■ **Your objective**
Edit the lines below so that "hazy blue hill" becomes "distant blue hill" wherever it appears, and leave everything else unchanged.

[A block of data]
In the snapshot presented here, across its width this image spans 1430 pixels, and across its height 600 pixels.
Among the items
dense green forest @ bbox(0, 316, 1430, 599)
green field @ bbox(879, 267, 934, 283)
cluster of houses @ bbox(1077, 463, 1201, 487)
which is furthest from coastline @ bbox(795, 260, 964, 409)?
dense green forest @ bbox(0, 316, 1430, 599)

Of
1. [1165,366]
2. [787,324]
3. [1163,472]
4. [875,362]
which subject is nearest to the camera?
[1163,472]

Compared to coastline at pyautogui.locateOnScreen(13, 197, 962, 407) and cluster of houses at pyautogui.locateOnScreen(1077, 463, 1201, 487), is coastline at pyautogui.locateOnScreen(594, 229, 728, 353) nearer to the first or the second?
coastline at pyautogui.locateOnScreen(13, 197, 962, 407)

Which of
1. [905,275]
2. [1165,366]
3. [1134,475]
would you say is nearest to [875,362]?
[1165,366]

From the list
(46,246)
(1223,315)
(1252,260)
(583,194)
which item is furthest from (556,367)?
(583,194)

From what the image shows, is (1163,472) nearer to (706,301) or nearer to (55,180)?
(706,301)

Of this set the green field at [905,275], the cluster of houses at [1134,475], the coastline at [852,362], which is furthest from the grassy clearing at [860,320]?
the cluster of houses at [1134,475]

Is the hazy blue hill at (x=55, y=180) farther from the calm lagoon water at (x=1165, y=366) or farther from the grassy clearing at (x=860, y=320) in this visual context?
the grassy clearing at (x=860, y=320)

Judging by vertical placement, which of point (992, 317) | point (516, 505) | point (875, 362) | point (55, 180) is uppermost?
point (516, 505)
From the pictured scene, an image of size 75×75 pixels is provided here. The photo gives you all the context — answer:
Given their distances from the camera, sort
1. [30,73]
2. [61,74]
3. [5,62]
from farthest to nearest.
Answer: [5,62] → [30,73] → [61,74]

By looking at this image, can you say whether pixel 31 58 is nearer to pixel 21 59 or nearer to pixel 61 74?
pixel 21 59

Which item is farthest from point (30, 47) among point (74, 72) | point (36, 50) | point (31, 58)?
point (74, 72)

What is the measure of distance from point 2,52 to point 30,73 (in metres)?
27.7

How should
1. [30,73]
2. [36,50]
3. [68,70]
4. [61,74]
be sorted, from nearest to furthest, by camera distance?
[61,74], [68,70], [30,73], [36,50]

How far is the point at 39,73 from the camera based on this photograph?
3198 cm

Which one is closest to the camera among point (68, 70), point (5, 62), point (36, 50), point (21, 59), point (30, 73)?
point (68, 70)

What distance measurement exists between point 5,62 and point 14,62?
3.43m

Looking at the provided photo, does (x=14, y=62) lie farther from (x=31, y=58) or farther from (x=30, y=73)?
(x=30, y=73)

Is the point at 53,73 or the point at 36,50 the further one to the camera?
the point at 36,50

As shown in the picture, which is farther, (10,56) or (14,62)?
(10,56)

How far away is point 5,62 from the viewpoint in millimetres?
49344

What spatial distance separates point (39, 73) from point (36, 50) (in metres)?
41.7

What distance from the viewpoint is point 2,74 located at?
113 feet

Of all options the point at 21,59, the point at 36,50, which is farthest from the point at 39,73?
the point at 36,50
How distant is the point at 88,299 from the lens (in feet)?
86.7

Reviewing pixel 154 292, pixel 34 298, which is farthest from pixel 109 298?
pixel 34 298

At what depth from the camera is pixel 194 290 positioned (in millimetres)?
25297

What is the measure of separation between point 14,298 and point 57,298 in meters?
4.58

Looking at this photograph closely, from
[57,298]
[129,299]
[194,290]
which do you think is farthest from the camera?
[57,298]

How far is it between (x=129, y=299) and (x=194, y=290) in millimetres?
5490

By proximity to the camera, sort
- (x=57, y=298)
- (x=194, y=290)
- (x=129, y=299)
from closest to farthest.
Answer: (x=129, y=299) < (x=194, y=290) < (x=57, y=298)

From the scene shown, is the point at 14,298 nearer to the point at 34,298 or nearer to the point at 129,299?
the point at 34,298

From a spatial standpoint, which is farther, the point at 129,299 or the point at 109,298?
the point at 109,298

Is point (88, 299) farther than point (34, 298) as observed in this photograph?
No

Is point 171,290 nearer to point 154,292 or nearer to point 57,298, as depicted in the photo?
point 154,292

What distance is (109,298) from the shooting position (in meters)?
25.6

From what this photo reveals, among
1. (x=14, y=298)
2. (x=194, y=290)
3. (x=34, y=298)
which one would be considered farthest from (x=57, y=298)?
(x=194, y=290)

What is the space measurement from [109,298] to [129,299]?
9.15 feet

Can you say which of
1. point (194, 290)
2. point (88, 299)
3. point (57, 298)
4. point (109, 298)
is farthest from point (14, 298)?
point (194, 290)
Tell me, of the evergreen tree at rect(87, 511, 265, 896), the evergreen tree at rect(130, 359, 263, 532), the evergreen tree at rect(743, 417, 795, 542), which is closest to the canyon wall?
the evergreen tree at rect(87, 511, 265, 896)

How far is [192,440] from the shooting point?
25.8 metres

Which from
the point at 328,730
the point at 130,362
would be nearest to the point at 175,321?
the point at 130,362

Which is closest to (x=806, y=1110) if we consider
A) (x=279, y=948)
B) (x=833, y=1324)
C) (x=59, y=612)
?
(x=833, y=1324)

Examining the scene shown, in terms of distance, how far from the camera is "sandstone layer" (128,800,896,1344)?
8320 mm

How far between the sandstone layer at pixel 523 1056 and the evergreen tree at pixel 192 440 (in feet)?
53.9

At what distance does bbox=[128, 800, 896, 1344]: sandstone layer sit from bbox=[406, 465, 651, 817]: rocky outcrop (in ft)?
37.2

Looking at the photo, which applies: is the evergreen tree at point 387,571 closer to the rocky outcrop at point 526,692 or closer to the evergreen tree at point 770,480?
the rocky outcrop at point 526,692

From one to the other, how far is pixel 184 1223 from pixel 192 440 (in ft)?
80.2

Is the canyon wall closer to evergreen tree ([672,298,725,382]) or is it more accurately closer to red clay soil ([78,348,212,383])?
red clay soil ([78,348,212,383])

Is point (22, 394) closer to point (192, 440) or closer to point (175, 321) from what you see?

■ **Response below**
In the snapshot presented here, across its width this image spans 1430 pixels, and across its height 600 pixels.
Among the items
dense green forest @ bbox(0, 316, 1430, 599)
green field @ bbox(879, 267, 934, 283)
cluster of houses @ bbox(1077, 463, 1201, 487)
which is furthest from coastline @ bbox(795, 260, 964, 409)?
dense green forest @ bbox(0, 316, 1430, 599)

Of
1. [1165,366]
2. [787,324]
3. [1163,472]
4. [875,362]
which subject is nearest to the camera?
[1163,472]

Compared to coastline at pyautogui.locateOnScreen(13, 197, 962, 407) and cluster of houses at pyautogui.locateOnScreen(1077, 463, 1201, 487), is coastline at pyautogui.locateOnScreen(594, 229, 728, 353) nearer to the first or the second?
coastline at pyautogui.locateOnScreen(13, 197, 962, 407)

Which of
1. [905,275]
2. [1165,366]
3. [1134,475]
would you say is nearest to [875,362]?
[1165,366]

From the list
(46,246)
(1223,315)
(1252,260)
(583,194)
which item is furthest from (556,367)?
(583,194)

From what the image shows, is (1163,472) nearer to (706,301) or nearer to (55,180)?
(706,301)

Of this set the green field at [905,275], the cluster of houses at [1134,475], the coastline at [852,362], which is furthest from the grassy clearing at [860,320]?
the cluster of houses at [1134,475]

Is the distant blue hill at (x=55, y=180) farther from the calm lagoon water at (x=1165, y=366) or farther from the grassy clearing at (x=860, y=320) in this visual context?
the grassy clearing at (x=860, y=320)

Judging by vertical placement, which of point (992, 317) | point (516, 505) | point (875, 362) | point (55, 180) is uppermost?
point (516, 505)
From the pictured scene, an image of size 75×75 pixels is provided here. The photo gives you all the context — answer:
Given their distances from the camera, sort
1. [30,73]
2. [61,74]
3. [5,62]
from farthest to nearest.
Answer: [5,62] → [30,73] → [61,74]

By looking at this image, can you say whether pixel 31 58 is nearer to pixel 21 59 or nearer to pixel 61 74?
pixel 21 59

Which item is farthest from point (30, 47) among point (74, 72) | point (36, 50) | point (31, 58)?
point (74, 72)

What is the measure of distance from point 2,52 to point 30,73 (in metres)?
27.7

How should
1. [30,73]
2. [36,50]
3. [68,70]
4. [61,74]
be sorted, from nearest to furthest, by camera distance?
[61,74], [68,70], [30,73], [36,50]

How far is the point at 39,73 from the camera based on this photograph?
3198 cm

Which one is closest to the camera among point (68, 70), point (5, 62), point (36, 50), point (21, 59), point (30, 73)?
point (68, 70)

What distance measurement exists between point 5,62 and point 14,62?
3.43m

Looking at the provided photo, does (x=14, y=62) lie farther from (x=31, y=58) or farther from (x=30, y=73)?
(x=30, y=73)

Is the point at 53,73 or the point at 36,50 the further one to the camera?
the point at 36,50

As shown in the picture, which is farther, (10,56) or (14,62)?
(10,56)

How far away is point 5,62 from the viewpoint in millimetres?
49344

What spatial distance separates point (39, 73) from point (36, 50) (in metres)?
41.7

What distance from the viewpoint is point 2,74 located at?
113 feet

Of all options the point at 21,59, the point at 36,50, which is farthest from the point at 39,73?
the point at 36,50
How distant is the point at 88,299 from the lens (in feet)?
86.7

Reviewing pixel 154 292, pixel 34 298, which is farthest from pixel 109 298?
pixel 34 298

At what depth from the camera is pixel 194 290 positioned (in millimetres)?
25297

What is the measure of separation between point 14,298 and point 57,298 in meters?
4.58

Looking at this photograph closely, from
[57,298]
[129,299]
[194,290]
which do you think is farthest from the camera?
[57,298]

How far is it between (x=129, y=299) and (x=194, y=290) in millimetres?
5490

By proximity to the camera, sort
- (x=57, y=298)
- (x=194, y=290)
- (x=129, y=299)
from closest to farthest.
Answer: (x=129, y=299) < (x=194, y=290) < (x=57, y=298)

From the scene shown, is the point at 14,298 nearer to the point at 34,298 or nearer to the point at 129,299?
the point at 34,298

From a spatial standpoint, which is farther, the point at 129,299 or the point at 109,298?
the point at 109,298

Is point (88, 299) farther than point (34, 298) as observed in this photograph?
No

Is point 171,290 nearer to point 154,292 or nearer to point 57,298, as depicted in the photo?
point 154,292

What distance is (109,298) from the shooting position (in meters)?
25.6

From what this photo reveals, among
1. (x=14, y=298)
2. (x=194, y=290)
3. (x=34, y=298)
which one would be considered farthest from (x=57, y=298)?
(x=194, y=290)

What is the space measurement from [109,298] to [129,299]?
9.15 feet

Can you say which of
1. point (194, 290)
2. point (88, 299)
3. point (57, 298)
4. point (109, 298)
is farthest from point (14, 298)?
point (194, 290)
Tell me, of the evergreen tree at rect(87, 511, 265, 896), the evergreen tree at rect(130, 359, 263, 532), the evergreen tree at rect(743, 417, 795, 542), which is closest to the canyon wall?
the evergreen tree at rect(87, 511, 265, 896)

How far is [192,440] from the shooting point?
25.8 metres

Which from
the point at 328,730
the point at 130,362
would be nearest to the point at 175,321?
the point at 130,362

Which is closest to (x=806, y=1110) if we consider
A) (x=279, y=948)
B) (x=833, y=1324)
C) (x=59, y=612)
?
(x=833, y=1324)

Examining the scene shown, in terms of distance, how far from the camera is "sandstone layer" (128,800,896,1344)?
8320 mm

How far between the sandstone layer at pixel 523 1056 and the evergreen tree at pixel 192 440 (in feet)?
53.9

At what distance does bbox=[128, 800, 896, 1344]: sandstone layer sit from bbox=[406, 465, 651, 817]: rocky outcrop (in ft)?
37.2

Looking at the photo, which applies: is the evergreen tree at point 387,571 closer to the rocky outcrop at point 526,692 or closer to the evergreen tree at point 770,480?
the rocky outcrop at point 526,692

From one to the other, how far is pixel 184 1223 from pixel 192 440 (in ft)?
80.2

Is the canyon wall closer to evergreen tree ([672,298,725,382]) or is it more accurately closer to red clay soil ([78,348,212,383])?
red clay soil ([78,348,212,383])

Is point (22, 394) closer to point (192, 440) or closer to point (175, 321) from what you see?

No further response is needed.